Key takeaways
- It is critical to adopt a customer-centric mindset focused on designing products that cover the top health concerns of seniors, including cancer, stroke, heart disease, dementia, and long-term care, rather than repurposing products meant for younger demographics.
- Multi-pay critical illness products that provide coverage for multiple conditions have potential across Asia, as seniors will likely live long-term with one or more health issues.
- Seniors will respond well to pricing strategies that enhance affordability, such as shortening product terms, offering surrender values, and developing products that automatically accept seniors with any of the “4 highs” – high blood pressure, high cholesterol, high blood sugar, or high BMI.

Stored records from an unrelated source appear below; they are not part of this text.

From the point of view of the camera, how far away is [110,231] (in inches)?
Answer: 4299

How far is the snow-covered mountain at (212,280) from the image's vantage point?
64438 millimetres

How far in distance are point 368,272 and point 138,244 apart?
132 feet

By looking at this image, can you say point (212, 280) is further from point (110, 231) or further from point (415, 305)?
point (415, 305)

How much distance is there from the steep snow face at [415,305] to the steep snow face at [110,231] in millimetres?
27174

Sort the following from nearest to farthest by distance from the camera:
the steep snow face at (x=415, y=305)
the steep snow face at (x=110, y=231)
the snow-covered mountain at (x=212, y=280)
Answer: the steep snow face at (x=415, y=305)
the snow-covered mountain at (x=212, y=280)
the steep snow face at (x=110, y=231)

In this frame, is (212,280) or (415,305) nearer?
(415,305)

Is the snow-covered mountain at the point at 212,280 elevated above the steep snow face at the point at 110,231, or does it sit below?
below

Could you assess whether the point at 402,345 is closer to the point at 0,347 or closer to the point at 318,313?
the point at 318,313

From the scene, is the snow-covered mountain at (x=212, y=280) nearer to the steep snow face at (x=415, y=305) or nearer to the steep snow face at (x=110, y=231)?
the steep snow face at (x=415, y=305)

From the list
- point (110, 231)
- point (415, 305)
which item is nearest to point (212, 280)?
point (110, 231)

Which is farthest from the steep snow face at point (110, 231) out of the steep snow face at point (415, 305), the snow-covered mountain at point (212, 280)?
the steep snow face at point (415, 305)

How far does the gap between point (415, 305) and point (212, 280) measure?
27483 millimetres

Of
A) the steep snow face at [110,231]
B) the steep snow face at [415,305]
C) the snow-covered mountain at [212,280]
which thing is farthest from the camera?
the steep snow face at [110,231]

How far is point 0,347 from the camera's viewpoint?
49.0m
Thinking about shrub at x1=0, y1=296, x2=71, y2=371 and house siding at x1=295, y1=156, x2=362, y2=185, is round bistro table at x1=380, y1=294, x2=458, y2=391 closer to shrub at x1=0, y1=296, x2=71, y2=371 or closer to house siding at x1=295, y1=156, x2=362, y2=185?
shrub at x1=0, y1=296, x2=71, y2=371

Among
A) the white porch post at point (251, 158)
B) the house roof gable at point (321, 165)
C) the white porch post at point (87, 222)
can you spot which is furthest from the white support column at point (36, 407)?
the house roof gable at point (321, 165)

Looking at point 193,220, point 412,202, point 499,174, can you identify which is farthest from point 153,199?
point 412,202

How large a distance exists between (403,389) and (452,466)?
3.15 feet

As Asia's population continues its rapid greying, insurers are facing an unprecedented opportunity to tap into the severely underserved senior market segment across the region. Unlocking this potential will require a deep understanding of the on-the-ground realities and evolving needs of elderly consumers in different Asian markets.
This article, the second in a three-part series exploring the results of RGA’s exclusive research into the senior insurance market across eight markets, will detail key approaches to the successful development and launch of senior-focused insurance products. RGA surveyed over 1,600 consumers aged 55-80 across eight markets: China, Hong Kong, India, Japan, South Korea, Taiwan, and Vietnam.
Armed with these critical insights, insurers can craft innovative life and health protection solutions purposefully designed to increase product appeal, simplify access, and deliver affordable pricing tailored to this unique demographic.
‘80 is the new 60’: Changes in aging
The World Health Organization defines aging as “a gradual decrease in physical and mental capacity, a growing risk of disease, and ultimately death. These changes are neither linear nor consistent, and they are only loosely associated with a person’s age in years.”
While age 65 is a benchmark for senior citizenship across many countries, older people do not instantly become “senior” at that age. Instead, aging – and our concept of aging – is affected by a host of biological, social, and psychological factors.
Seniors and aging: Clinical considerations
♦ Aging is characterized by progressive and broadly predictable changes associated with increased susceptibility to many diseases.
♦ Aging is not a homogenous process. Rather, organs in the same person age at different rates, influenced by multiple factors, including genetic makeup, lifestyle choices, and environmental exposures.
♦ A Danish twin study1 found that genetics accounted for approximately 25 percent of the variation in longevity among twins and environmental factors accounted for approximately 50 percent.
♦ With greater longevity (to age 90 or 100), genetic influences became more important.
In addition, people in developed countries are living longer, and living longer with chronic diseases. This is especially evident in the Asian population, where longevity has increased due to a combination of genetics, lifestyle factors, and clinical advancements in the treatment of cancer, chronic disease, infectious disease, and accidents.